In the pharmaceutical industry, outages have a huge impact on both business and patients, said Agam Upadhyay, SVP, Chief Technology Officer, GSK. Along with mining data to predict and head off problems, they are mindful of the trap of “doing the wrong thing faster.“ When it comes to automating repetitive tasks, “Make sure they are the right thing to do before you put automation behind them.”
A formula to build employee trust of “the bot” was described by Jerry Cuomo, Vice President, Chief Technology Officer, IBM Technology and Consulting, adding that it can take up to 10 years for mission critical systems software to get to “auto-pilot mode.” The most exciting emerging new tech, he said, will be that which bridges the gap between business and IT automation. AI’s ability to enrich data “could flatten that next bump in the road.” Gone will be the days of using “Spidey sense” when mining data. Integrated data will be the basis for improving daily life, such as his recent “delightful experience” at the DMV.

□ □ □ □

▶ _TASK A_
Answer each question from the automation passage:
(i) What title does Agam Upadhyay hold, and at which company?
(ii) How long can it take for mission critical systems software to reach "auto-pilot mode"?
(iii) Where did Jerry Cuomo have his recent "delightful experience"?
▶ _TASK B_
Can you reproduce the automation passage word for word, starting at "A formula to" and ending at "at the DMV."?
▶ _TASK C_
Does the automation passage support each statement? Answer yes or no, and quote the deciding words.
(i) According to Upadhyay, outages in the pharmaceutical industry have little effect on patients.
(ii) Cuomo considers technology that bridges business and IT automation the most exciting emerging new tech.
(iii) Upadhyay recommends automating repetitive tasks without first checking whether they should be done.

[Collected data]
□ □ □ □

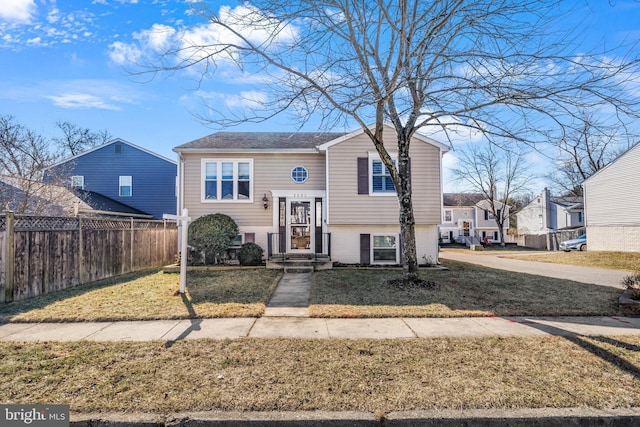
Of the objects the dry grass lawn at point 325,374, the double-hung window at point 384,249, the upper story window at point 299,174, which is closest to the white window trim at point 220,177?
the upper story window at point 299,174

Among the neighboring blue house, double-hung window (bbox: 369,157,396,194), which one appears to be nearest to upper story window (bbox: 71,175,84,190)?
the neighboring blue house

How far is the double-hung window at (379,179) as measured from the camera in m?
12.0

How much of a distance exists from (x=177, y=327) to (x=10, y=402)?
91.1 inches

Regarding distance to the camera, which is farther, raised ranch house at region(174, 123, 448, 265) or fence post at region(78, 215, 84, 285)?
raised ranch house at region(174, 123, 448, 265)

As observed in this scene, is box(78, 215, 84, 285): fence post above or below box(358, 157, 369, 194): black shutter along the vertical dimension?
below

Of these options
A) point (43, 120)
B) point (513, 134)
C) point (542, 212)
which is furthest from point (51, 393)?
point (542, 212)

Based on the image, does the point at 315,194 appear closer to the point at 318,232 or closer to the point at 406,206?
the point at 318,232

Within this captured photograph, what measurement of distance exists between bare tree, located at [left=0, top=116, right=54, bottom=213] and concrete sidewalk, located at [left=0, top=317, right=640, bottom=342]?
10.7 metres

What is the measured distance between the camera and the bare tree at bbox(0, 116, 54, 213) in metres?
13.1

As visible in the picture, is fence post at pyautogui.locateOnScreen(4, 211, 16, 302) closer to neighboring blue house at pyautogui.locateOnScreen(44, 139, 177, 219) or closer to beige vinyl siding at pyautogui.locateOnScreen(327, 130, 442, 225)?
beige vinyl siding at pyautogui.locateOnScreen(327, 130, 442, 225)

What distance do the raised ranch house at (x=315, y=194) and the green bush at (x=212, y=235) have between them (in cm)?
87

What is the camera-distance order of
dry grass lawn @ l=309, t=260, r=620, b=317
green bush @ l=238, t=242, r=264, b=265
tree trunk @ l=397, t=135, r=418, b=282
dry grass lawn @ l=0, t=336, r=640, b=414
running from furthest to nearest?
green bush @ l=238, t=242, r=264, b=265, tree trunk @ l=397, t=135, r=418, b=282, dry grass lawn @ l=309, t=260, r=620, b=317, dry grass lawn @ l=0, t=336, r=640, b=414

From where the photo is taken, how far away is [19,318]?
5.50 meters

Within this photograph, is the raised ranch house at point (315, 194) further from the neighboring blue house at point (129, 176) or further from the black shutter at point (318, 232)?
the neighboring blue house at point (129, 176)
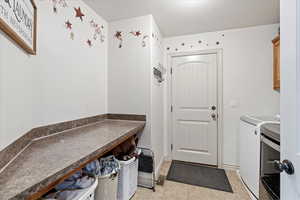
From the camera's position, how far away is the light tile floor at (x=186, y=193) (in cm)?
173

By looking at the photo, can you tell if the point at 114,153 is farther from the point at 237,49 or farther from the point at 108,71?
the point at 237,49

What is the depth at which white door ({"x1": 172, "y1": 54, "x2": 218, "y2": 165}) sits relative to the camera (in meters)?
2.54

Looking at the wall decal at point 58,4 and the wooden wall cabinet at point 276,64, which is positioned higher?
the wall decal at point 58,4

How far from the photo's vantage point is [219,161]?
2.49 meters

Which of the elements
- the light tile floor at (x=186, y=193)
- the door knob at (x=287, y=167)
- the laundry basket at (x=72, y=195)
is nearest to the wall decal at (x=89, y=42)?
the laundry basket at (x=72, y=195)

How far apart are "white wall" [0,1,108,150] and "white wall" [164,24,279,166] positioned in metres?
1.89

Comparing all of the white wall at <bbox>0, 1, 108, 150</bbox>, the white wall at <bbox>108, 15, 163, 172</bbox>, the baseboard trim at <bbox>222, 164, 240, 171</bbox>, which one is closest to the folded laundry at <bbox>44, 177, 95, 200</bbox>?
the white wall at <bbox>0, 1, 108, 150</bbox>

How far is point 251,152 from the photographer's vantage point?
68.1 inches

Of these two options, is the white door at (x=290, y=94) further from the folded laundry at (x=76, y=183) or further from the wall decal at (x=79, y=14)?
the wall decal at (x=79, y=14)

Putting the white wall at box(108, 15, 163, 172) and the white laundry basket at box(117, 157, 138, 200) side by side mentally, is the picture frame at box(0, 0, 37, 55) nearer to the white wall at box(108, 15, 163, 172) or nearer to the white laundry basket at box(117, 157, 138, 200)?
the white wall at box(108, 15, 163, 172)

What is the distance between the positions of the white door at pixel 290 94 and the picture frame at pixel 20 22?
130 centimetres

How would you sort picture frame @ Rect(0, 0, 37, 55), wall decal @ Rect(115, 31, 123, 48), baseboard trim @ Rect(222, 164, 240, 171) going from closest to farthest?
picture frame @ Rect(0, 0, 37, 55) < wall decal @ Rect(115, 31, 123, 48) < baseboard trim @ Rect(222, 164, 240, 171)

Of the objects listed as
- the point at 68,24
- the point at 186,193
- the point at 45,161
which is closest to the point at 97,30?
A: the point at 68,24

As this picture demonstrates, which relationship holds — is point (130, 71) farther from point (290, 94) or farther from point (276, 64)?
point (276, 64)
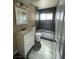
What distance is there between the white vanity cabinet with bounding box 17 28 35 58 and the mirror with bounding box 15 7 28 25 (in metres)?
0.19

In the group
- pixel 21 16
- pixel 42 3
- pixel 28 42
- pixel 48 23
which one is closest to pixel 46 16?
pixel 48 23

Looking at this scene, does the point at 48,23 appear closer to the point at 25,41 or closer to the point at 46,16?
the point at 46,16

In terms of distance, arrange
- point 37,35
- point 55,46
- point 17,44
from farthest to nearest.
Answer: point 37,35 < point 55,46 < point 17,44

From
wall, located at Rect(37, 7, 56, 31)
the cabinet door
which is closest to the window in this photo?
wall, located at Rect(37, 7, 56, 31)

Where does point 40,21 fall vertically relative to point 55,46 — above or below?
above

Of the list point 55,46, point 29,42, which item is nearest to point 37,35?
point 29,42

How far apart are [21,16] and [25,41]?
46 centimetres

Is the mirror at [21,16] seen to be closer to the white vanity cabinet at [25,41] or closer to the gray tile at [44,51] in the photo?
the white vanity cabinet at [25,41]

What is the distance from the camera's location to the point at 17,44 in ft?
3.55

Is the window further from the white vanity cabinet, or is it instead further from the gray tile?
the gray tile
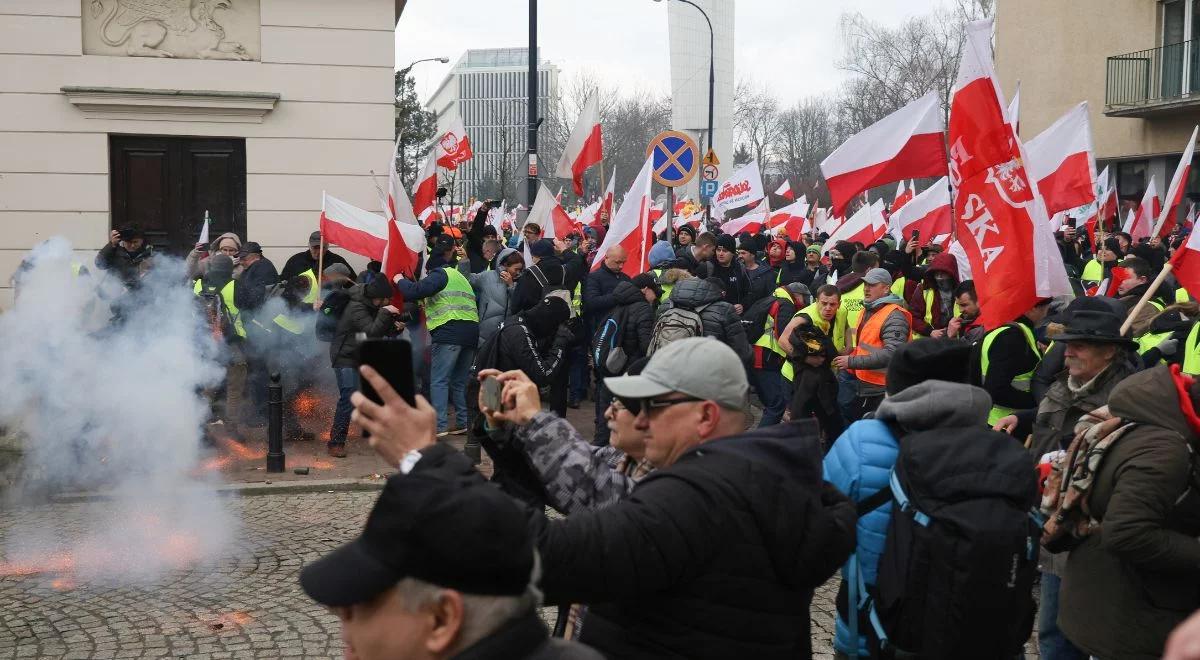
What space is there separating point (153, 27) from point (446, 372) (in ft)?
21.3

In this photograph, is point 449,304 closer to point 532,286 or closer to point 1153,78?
point 532,286

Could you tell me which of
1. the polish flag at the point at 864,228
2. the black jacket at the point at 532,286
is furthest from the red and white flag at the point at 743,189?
the black jacket at the point at 532,286

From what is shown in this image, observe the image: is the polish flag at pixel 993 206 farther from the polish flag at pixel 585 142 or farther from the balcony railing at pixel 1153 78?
the balcony railing at pixel 1153 78

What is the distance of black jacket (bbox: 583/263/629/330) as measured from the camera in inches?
465

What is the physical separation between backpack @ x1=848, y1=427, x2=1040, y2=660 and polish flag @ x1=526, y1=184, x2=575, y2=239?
13488 millimetres

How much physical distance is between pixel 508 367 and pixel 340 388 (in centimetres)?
244

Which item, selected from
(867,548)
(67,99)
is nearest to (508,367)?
(867,548)

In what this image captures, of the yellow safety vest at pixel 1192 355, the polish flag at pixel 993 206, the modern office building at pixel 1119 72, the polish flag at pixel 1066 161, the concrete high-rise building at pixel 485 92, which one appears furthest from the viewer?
the concrete high-rise building at pixel 485 92

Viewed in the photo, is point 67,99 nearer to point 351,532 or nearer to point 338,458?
point 338,458

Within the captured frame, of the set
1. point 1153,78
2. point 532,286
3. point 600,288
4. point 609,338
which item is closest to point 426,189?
point 600,288

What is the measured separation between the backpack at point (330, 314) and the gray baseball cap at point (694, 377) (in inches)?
329

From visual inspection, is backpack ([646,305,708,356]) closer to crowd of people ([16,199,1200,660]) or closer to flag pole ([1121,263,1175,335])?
crowd of people ([16,199,1200,660])

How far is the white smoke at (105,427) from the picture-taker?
805 cm

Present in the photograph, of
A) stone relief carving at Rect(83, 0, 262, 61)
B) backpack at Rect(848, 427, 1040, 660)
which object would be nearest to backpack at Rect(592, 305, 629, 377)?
backpack at Rect(848, 427, 1040, 660)
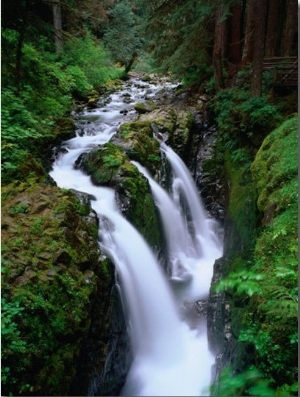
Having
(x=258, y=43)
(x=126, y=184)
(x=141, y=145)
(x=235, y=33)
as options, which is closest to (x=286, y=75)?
(x=258, y=43)

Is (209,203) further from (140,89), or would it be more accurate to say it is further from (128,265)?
(140,89)

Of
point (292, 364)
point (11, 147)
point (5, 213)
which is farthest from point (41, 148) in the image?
point (292, 364)

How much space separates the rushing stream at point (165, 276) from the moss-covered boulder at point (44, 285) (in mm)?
1220

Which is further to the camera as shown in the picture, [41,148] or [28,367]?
[41,148]

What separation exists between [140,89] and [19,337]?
18651 millimetres

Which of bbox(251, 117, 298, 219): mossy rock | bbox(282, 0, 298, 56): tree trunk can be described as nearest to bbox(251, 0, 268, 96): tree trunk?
bbox(251, 117, 298, 219): mossy rock

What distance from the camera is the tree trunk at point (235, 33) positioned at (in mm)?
14805

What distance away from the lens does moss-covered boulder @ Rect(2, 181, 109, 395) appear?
3574mm

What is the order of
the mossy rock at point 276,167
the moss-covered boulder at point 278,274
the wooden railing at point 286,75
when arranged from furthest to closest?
the wooden railing at point 286,75 → the mossy rock at point 276,167 → the moss-covered boulder at point 278,274

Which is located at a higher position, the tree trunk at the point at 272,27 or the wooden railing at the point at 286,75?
the tree trunk at the point at 272,27

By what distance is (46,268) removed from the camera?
14.5 feet

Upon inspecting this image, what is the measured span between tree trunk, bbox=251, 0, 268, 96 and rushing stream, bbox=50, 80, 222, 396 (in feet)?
10.6

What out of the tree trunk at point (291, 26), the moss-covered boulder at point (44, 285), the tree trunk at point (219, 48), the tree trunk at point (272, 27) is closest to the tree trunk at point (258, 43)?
the tree trunk at point (219, 48)

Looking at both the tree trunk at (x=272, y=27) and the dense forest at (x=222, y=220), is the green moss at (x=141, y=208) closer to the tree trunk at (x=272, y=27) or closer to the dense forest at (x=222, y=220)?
the dense forest at (x=222, y=220)
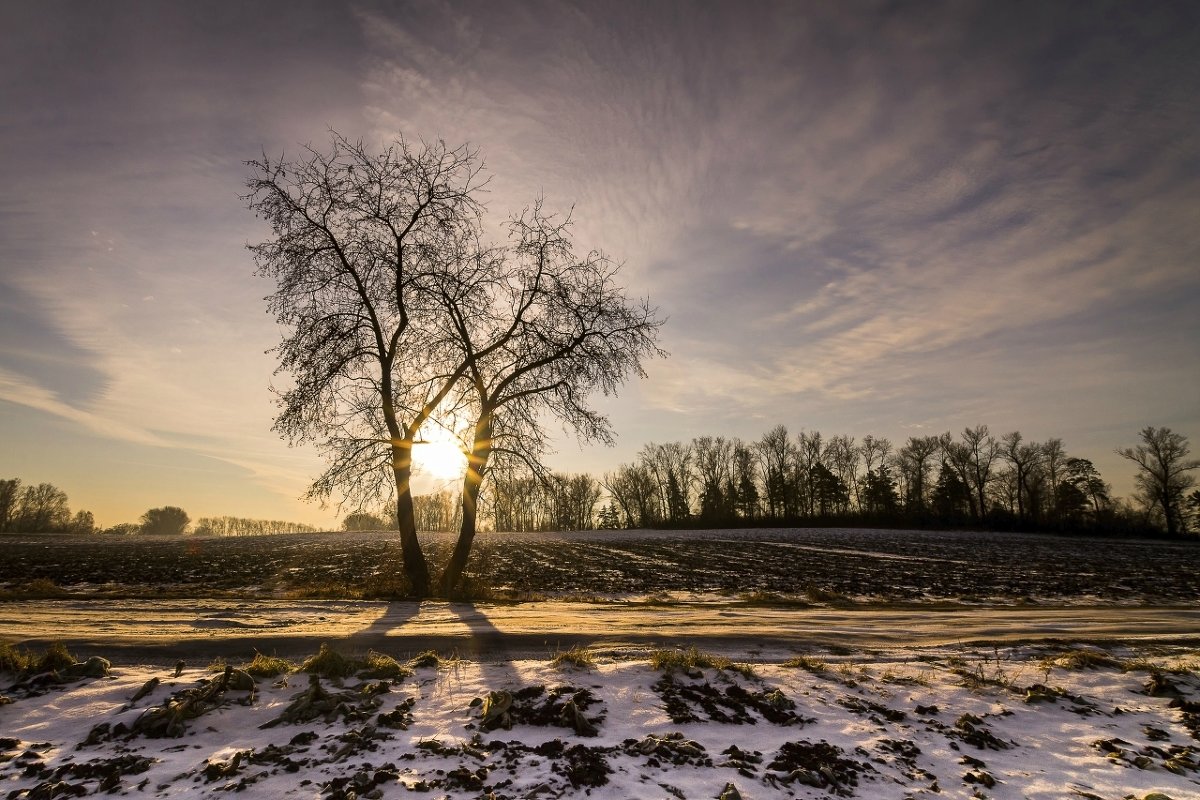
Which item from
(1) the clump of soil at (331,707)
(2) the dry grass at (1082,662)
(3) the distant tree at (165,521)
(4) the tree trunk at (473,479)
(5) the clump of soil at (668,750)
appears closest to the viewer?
(5) the clump of soil at (668,750)

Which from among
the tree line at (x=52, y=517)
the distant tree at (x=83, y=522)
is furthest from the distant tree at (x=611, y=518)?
the distant tree at (x=83, y=522)

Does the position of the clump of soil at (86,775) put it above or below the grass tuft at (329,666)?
below

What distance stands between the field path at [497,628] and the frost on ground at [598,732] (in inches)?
53.9

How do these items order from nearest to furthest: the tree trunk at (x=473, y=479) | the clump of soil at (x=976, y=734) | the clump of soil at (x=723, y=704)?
the clump of soil at (x=976, y=734), the clump of soil at (x=723, y=704), the tree trunk at (x=473, y=479)

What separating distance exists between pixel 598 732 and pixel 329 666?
115 inches

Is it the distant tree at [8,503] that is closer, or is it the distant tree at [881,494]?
the distant tree at [881,494]

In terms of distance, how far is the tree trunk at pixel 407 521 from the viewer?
14.6 metres

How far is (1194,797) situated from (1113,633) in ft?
23.6

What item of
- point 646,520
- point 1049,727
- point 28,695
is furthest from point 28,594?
point 646,520

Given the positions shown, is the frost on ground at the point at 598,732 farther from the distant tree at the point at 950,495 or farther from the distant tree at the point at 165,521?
the distant tree at the point at 165,521

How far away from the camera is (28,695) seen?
16.1ft

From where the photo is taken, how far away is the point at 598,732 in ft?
15.6

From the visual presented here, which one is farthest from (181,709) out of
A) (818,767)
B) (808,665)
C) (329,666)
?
(808,665)

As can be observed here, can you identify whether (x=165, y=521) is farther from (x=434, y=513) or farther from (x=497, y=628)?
(x=497, y=628)
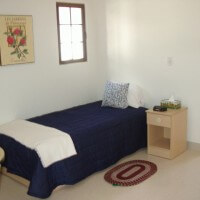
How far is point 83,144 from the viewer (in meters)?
3.26

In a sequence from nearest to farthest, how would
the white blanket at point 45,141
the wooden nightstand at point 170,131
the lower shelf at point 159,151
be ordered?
the white blanket at point 45,141
the wooden nightstand at point 170,131
the lower shelf at point 159,151

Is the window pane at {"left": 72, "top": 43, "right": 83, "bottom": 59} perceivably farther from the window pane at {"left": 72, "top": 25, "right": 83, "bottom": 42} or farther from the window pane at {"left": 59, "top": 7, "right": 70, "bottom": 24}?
the window pane at {"left": 59, "top": 7, "right": 70, "bottom": 24}

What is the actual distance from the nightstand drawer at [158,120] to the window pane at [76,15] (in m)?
1.72

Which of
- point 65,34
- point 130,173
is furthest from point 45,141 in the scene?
point 65,34

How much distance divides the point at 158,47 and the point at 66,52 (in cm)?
127

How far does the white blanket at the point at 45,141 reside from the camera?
2.93 m

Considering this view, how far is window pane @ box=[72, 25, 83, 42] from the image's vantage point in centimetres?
440

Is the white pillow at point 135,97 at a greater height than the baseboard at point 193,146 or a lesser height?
greater

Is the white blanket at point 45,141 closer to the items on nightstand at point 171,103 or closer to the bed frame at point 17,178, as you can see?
the bed frame at point 17,178

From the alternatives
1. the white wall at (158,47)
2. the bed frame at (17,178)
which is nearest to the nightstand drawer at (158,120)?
the white wall at (158,47)

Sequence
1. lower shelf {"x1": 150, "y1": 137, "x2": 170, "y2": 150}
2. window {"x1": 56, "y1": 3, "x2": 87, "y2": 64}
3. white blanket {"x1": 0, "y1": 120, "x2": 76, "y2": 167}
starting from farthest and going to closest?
window {"x1": 56, "y1": 3, "x2": 87, "y2": 64} → lower shelf {"x1": 150, "y1": 137, "x2": 170, "y2": 150} → white blanket {"x1": 0, "y1": 120, "x2": 76, "y2": 167}

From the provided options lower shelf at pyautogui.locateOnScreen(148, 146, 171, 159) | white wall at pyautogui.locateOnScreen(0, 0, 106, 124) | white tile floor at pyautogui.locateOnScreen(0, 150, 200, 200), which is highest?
white wall at pyautogui.locateOnScreen(0, 0, 106, 124)

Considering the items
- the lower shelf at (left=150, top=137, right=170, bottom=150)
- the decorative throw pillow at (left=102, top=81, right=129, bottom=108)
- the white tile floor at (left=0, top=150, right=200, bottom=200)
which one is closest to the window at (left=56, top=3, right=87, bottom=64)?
the decorative throw pillow at (left=102, top=81, right=129, bottom=108)

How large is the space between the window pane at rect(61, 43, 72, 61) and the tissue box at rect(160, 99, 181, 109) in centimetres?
146
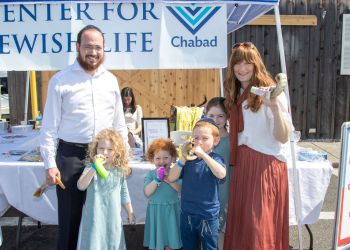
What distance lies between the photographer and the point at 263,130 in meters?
2.36

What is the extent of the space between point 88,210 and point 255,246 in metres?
1.02

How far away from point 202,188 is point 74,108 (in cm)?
90

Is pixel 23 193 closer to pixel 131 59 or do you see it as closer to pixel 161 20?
pixel 131 59

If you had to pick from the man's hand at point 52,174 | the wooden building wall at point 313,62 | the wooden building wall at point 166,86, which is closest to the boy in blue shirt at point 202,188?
the man's hand at point 52,174

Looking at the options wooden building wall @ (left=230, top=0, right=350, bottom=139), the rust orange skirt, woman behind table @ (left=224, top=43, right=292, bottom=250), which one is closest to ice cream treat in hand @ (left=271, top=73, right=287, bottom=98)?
woman behind table @ (left=224, top=43, right=292, bottom=250)

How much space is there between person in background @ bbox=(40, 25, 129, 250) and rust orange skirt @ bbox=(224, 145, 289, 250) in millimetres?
908

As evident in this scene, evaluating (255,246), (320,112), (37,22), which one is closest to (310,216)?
(255,246)

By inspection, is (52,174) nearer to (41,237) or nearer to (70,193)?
(70,193)

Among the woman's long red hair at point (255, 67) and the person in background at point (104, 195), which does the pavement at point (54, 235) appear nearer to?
the person in background at point (104, 195)

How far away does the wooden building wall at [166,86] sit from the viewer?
Answer: 7539mm

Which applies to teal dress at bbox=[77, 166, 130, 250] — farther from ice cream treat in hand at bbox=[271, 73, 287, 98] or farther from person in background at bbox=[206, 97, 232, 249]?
ice cream treat in hand at bbox=[271, 73, 287, 98]

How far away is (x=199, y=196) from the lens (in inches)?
93.2

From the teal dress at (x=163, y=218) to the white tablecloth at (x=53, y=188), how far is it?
0.37 metres

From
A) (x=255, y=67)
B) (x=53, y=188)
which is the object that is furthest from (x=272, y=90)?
(x=53, y=188)
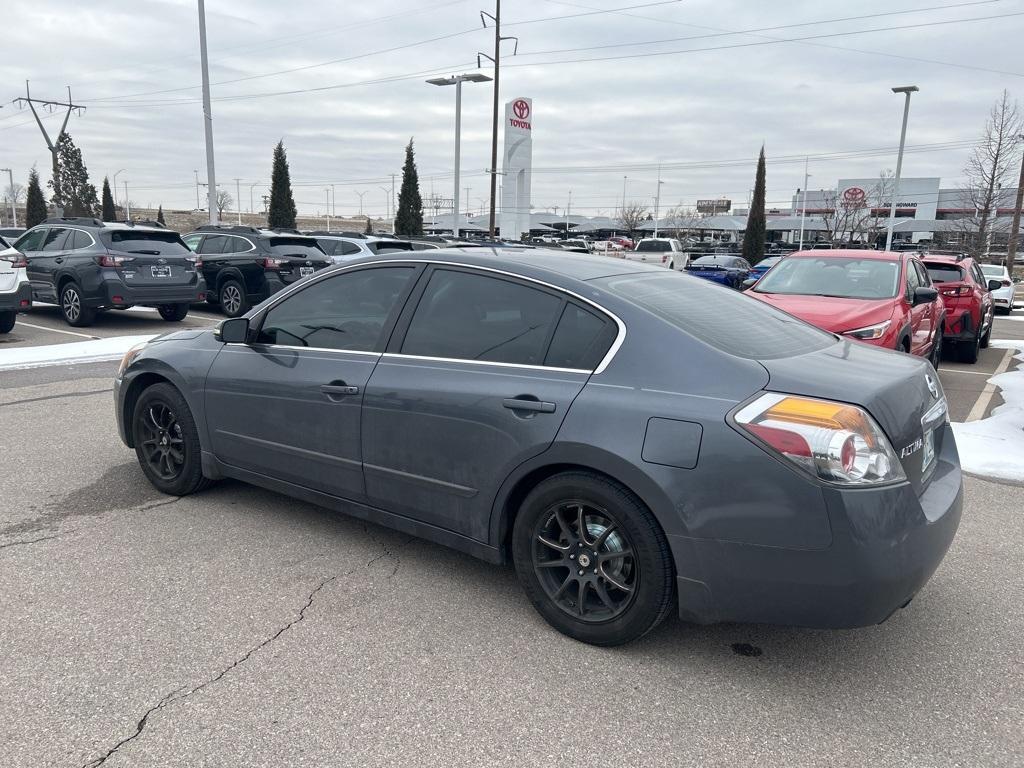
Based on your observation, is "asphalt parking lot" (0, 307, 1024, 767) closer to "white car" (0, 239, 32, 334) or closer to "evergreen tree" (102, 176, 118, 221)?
"white car" (0, 239, 32, 334)

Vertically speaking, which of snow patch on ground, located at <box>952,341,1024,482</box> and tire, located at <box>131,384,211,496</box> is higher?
tire, located at <box>131,384,211,496</box>

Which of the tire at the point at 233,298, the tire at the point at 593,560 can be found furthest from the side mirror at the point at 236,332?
the tire at the point at 233,298

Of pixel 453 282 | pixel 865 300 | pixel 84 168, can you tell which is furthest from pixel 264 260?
pixel 84 168

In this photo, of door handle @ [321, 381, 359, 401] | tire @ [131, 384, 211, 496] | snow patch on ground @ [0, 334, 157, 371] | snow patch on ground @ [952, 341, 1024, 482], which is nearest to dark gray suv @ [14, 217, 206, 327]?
snow patch on ground @ [0, 334, 157, 371]

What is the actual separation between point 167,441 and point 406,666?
2575 mm

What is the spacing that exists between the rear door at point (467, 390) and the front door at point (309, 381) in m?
0.14

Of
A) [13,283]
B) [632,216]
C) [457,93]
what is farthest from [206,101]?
[632,216]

□ □ □ □

▶ _ANSWER SPACE A_
(i) SVP, Chief Technology Officer, at GSK
(ii) Up to 10 years
(iii) At the DMV

▶ _ANSWER SPACE B_
A formula to build employee trust of “the bot” was described by Jerry Cuomo, Vice President, Chief Technology Officer, IBM Technology and Consulting, adding that it can take up to 10 years for mission critical systems software to get to “auto-pilot mode.” The most exciting emerging new tech, he said, will be that which bridges the gap between business and IT automation. AI’s ability to enrich data “could flatten that next bump in the road.” Gone will be the days of using “Spidey sense” when mining data. Integrated data will be the basis for improving daily life, such as his recent “delightful experience” at the DMV.

▶ _ANSWER SPACE C_
(i) No: "outages have a huge impact on both business and patients"
(ii) Yes: "The most exciting emerging new tech, he said, will be that which bridges the gap between business and IT automation."
(iii) No: "Make sure they are the right thing to do before you put automation behind them."